WHAT IS NEEDED:
Please transcribe the entries below without omitting a single character.

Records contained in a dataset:
▬▬▬

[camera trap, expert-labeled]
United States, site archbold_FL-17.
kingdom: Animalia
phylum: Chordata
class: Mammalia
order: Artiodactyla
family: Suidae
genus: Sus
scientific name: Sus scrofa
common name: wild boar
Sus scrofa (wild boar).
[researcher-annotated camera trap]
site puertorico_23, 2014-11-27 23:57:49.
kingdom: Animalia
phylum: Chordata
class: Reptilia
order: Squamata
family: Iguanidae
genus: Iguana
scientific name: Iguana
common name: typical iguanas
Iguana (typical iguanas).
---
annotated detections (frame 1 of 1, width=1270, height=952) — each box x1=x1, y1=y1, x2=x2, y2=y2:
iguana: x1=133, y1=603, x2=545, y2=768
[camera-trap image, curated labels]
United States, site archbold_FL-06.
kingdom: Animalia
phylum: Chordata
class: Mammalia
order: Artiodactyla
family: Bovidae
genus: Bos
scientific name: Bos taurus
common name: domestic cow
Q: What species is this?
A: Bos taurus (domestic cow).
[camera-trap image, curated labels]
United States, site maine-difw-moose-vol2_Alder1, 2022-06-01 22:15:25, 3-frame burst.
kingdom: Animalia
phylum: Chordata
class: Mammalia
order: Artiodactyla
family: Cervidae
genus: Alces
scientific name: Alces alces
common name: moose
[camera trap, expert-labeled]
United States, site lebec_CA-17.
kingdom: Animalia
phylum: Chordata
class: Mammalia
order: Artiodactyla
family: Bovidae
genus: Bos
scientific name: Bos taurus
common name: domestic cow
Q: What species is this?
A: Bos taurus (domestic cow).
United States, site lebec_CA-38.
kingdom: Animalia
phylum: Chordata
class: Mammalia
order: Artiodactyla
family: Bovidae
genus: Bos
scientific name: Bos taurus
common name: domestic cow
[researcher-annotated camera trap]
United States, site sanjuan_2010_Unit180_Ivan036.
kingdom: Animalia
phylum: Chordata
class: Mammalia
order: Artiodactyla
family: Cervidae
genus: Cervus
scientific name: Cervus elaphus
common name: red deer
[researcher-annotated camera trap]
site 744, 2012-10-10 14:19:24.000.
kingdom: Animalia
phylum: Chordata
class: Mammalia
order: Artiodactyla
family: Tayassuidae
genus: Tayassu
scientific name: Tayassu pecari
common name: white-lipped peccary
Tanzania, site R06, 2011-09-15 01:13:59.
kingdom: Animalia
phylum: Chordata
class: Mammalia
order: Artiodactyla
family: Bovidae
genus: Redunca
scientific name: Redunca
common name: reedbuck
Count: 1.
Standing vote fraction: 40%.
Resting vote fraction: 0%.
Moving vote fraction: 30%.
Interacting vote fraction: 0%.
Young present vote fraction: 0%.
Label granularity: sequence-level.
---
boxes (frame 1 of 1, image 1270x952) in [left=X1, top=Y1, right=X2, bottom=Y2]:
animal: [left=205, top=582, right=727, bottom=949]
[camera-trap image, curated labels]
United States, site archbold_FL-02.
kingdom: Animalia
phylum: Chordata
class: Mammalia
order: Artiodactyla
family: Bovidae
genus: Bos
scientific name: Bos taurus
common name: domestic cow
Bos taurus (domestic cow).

▬▬▬

RESULT OF THE TASK:
[camera trap, expert-labeled]
United States, site archbold_FL-17.
kingdom: Animalia
phylum: Chordata
class: Mammalia
order: Artiodactyla
family: Suidae
genus: Sus
scientific name: Sus scrofa
common name: wild boar
Sus scrofa (wild boar).
[researcher-annotated camera trap]
site puertorico_23, 2014-11-27 23:57:49.
kingdom: Animalia
phylum: Chordata
class: Reptilia
order: Squamata
family: Iguanidae
genus: Iguana
scientific name: Iguana
common name: typical iguanas
Iguana (typical iguanas).
---
annotated detections (frame 1 of 1, width=1270, height=952) — each box x1=x1, y1=y1, x2=x2, y2=y2:
iguana: x1=133, y1=603, x2=545, y2=768
[camera-trap image, curated labels]
United States, site archbold_FL-06.
kingdom: Animalia
phylum: Chordata
class: Mammalia
order: Artiodactyla
family: Bovidae
genus: Bos
scientific name: Bos taurus
common name: domestic cow
Q: What species is this?
A: Bos taurus (domestic cow).
[camera-trap image, curated labels]
United States, site maine-difw-moose-vol2_Alder1, 2022-06-01 22:15:25, 3-frame burst.
kingdom: Animalia
phylum: Chordata
class: Mammalia
order: Artiodactyla
family: Cervidae
genus: Alces
scientific name: Alces alces
common name: moose
[camera trap, expert-labeled]
United States, site lebec_CA-17.
kingdom: Animalia
phylum: Chordata
class: Mammalia
order: Artiodactyla
family: Bovidae
genus: Bos
scientific name: Bos taurus
common name: domestic cow
Q: What species is this?
A: Bos taurus (domestic cow).
United States, site lebec_CA-38.
kingdom: Animalia
phylum: Chordata
class: Mammalia
order: Artiodactyla
family: Bovidae
genus: Bos
scientific name: Bos taurus
common name: domestic cow
[researcher-annotated camera trap]
United States, site sanjuan_2010_Unit180_Ivan036.
kingdom: Animalia
phylum: Chordata
class: Mammalia
order: Artiodactyla
family: Cervidae
genus: Cervus
scientific name: Cervus elaphus
common name: red deer
[researcher-annotated camera trap]
site 744, 2012-10-10 14:19:24.000.
kingdom: Animalia
phylum: Chordata
class: Mammalia
order: Artiodactyla
family: Tayassuidae
genus: Tayassu
scientific name: Tayassu pecari
common name: white-lipped peccary
Tanzania, site R06, 2011-09-15 01:13:59.
kingdom: Animalia
phylum: Chordata
class: Mammalia
order: Artiodactyla
family: Bovidae
genus: Redunca
scientific name: Redunca
common name: reedbuck
Count: 1.
Standing vote fraction: 40%.
Resting vote fraction: 0%.
Moving vote fraction: 30%.
Interacting vote fraction: 0%.
Young present vote fraction: 0%.
Label granularity: sequence-level.
---
boxes (frame 1 of 1, image 1270x952) in [left=X1, top=Y1, right=X2, bottom=Y2]:
animal: [left=205, top=582, right=727, bottom=949]
[camera-trap image, curated labels]
United States, site archbold_FL-02.
kingdom: Animalia
phylum: Chordata
class: Mammalia
order: Artiodactyla
family: Bovidae
genus: Bos
scientific name: Bos taurus
common name: domestic cow
Bos taurus (domestic cow).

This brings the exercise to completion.